__Text__.
--- START ---

So, the best set of hyperparameters is:

In [None]:
mdls_svm.best_params_

{'C': 10, 'gamma': 0.01, 'kernel': 'rbf'}

Using a similar code as before, we produce a new prediction file:

In [None]:
y_tst_svm = mdls_svm.predict_proba(X_test)

dset_sol_svm = pd.DataFrame({"Id": dset_tst.Id, "Predicted" : y_tst_svm[:,1]})
dset_sol_svm.to_csv("pima_sol_svm.csv", index=False)


If, instead of performing a grid search, a random search is what we want, the code would be very similar. Instead of using `GridSearchCV`, we should use `RandomizedSearchCV`. More details here: https://scikit-learn.org/stable/modules/grid_search.html.

## Random Forest (RF) and Gradient Boosting Machines (GBM):

RF and GBM are available in `sklearn.ensemble`. The work with them is similar to SVM (and most of the ML algorithms implemented in Scikit-learn). RF is implemented with the class `RandomForestClassifier` whilst GBM, with `GradientBoostingClassifier`. Both methods have several hyperparameters that we might want to tune. Typically, we tune the following RF hyperparameters:

* `max_features` - The number of features to consider when looking for the best split.
* `min_samples_leaf` - The minimum number of samples required to be at a leaf node.

and the following GBM hyperparameters:

* `learning_rate`- Learning rate shrinks the contribution of each tree by learning_rate.
* `min_samples_split` - The minimum number of samples required to split an internal node

For more details about `RandomForestClassifier` and `GradientBoostingClassifier` visit: https://scikit-learn.org/stable/modules/generated/sklearn.ensemble.RandomForestClassifier.html and https://scikit-learn.org/stable/modules/generated/sklearn.ensemble.GradientBoostingClassifier.html.

Let's have a look at the code for an RF model:

In [None]:
from sklearn.ensemble import RandomForestClassifier

rf_hyp_grid = {'max_features':[0.1, 0.3, 0.5, 0.7, 0.9],
               'min_samples_leaf':range(3,18,3)}
               
mdl_rf = GridSearchCV(RandomForestClassifier(), param_grid=rf_hyp_grid, cv=5, scoring='roc_auc').fit(X_train, y_train)
mdl_rf.best_params_

{'max_features': 0.9, 'min_samples_leaf': 12}

Now, we produce the prediction file:

In [None]:
y_tst_rf = mdl_rf.predict_proba(X_test)

dset_sol_rf = pd.DataFrame({"Id": dset_tst.Id, "Predicted" : y_tst_rf[:,1]})
dset_sol_rf.to_csv("/drive/My Drive/pima_sol_rf.csv", index=False)

FileNotFoundError: ignored

Now, it is the turn for GBM:

In [None]:
from sklearn.ensemble import GradientBoostingClassifier

gbm_hyp_grid = {'learning_rate':[0.001, 0.01, 0.1, 0.5],
               'min_samples_split':range(3,18,3)}
               
mdl_gbm = GridSearchCV(GradientBoostingClassifier(), param_grid=gbm_hyp_grid, cv=5, scoring='roc_auc').fit(X_train, y_train)

--- END ---

__Record set__.
--- START ---

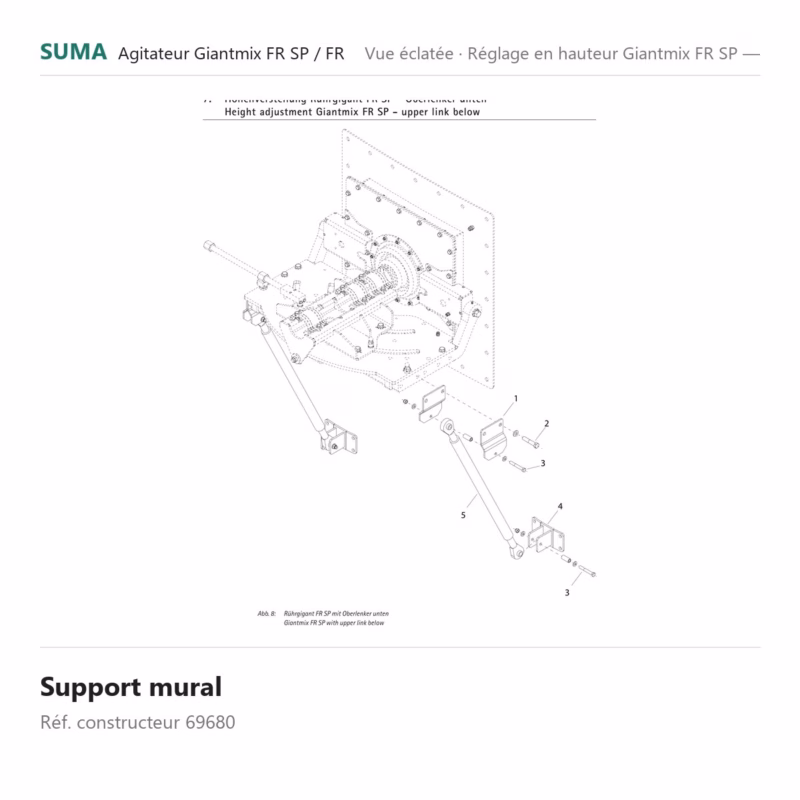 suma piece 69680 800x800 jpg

--- END ---
--- START ---

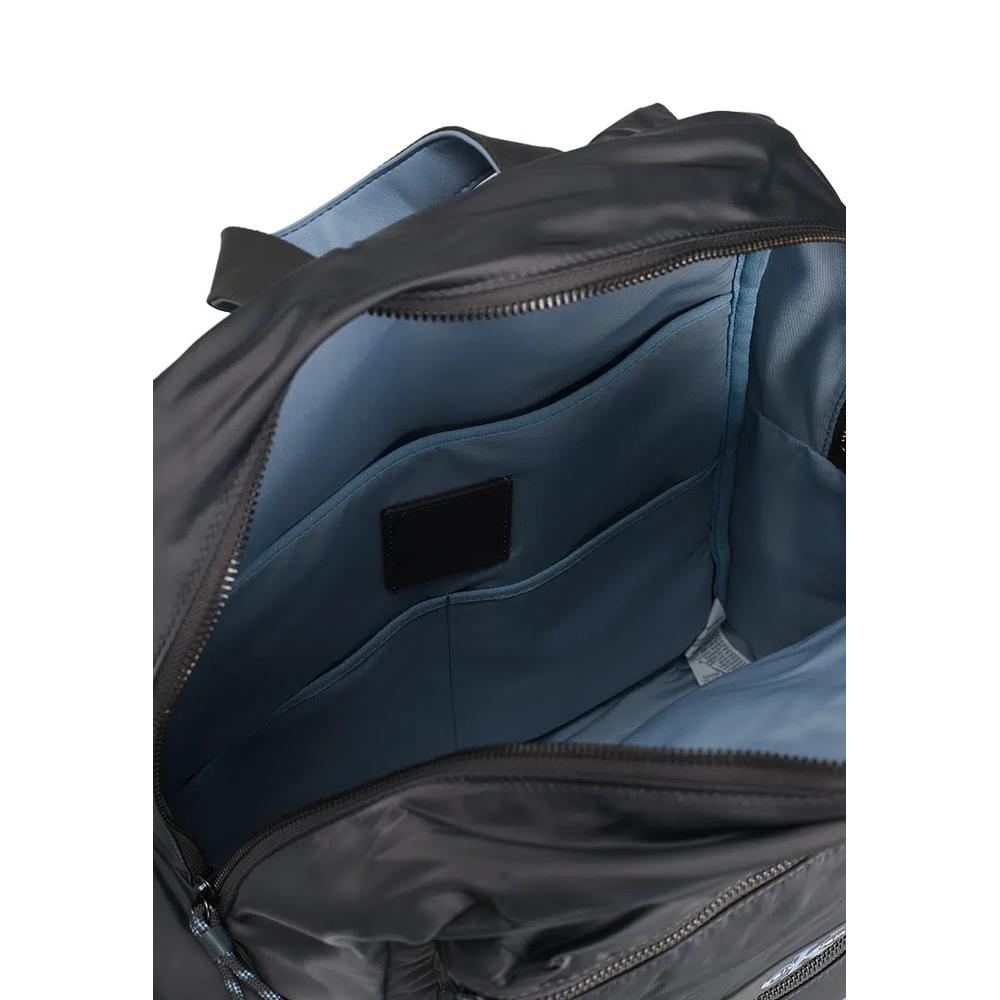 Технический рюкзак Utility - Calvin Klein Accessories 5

--- END ---

__Activities__.
A - Answer these questions from the scikit-learn tutorial, one line each:
(i) What value of `C` is in the best set of SVM hyperparameters?
(ii) Which class replaces `GridSearchCV` when a random search is wanted?
(iii) Which class implements GBM?
B - Reproduce the passage of the scikit-learn tutorial between "RF and GBM are" and "the best split.", inclusive.
The two blocks of rows play no part in this work.

__Answers below__.
A -
(i) 10
(ii) `RandomizedSearchCV`
(iii) `GradientBoostingClassifier`

B -
RF and GBM are available in `sklearn.ensemble`. The work with them is similar to SVM (and most of the ML algorithms implemented in Scikit-learn). RF is implemented with the class `RandomForestClassifier` whilst GBM, with `GradientBoostingClassifier`. Both methods have several hyperparameters that we might want to tune. Typically, we tune the following RF hyperparameters:

* `max_features` - The number of features to consider when looking for the best split.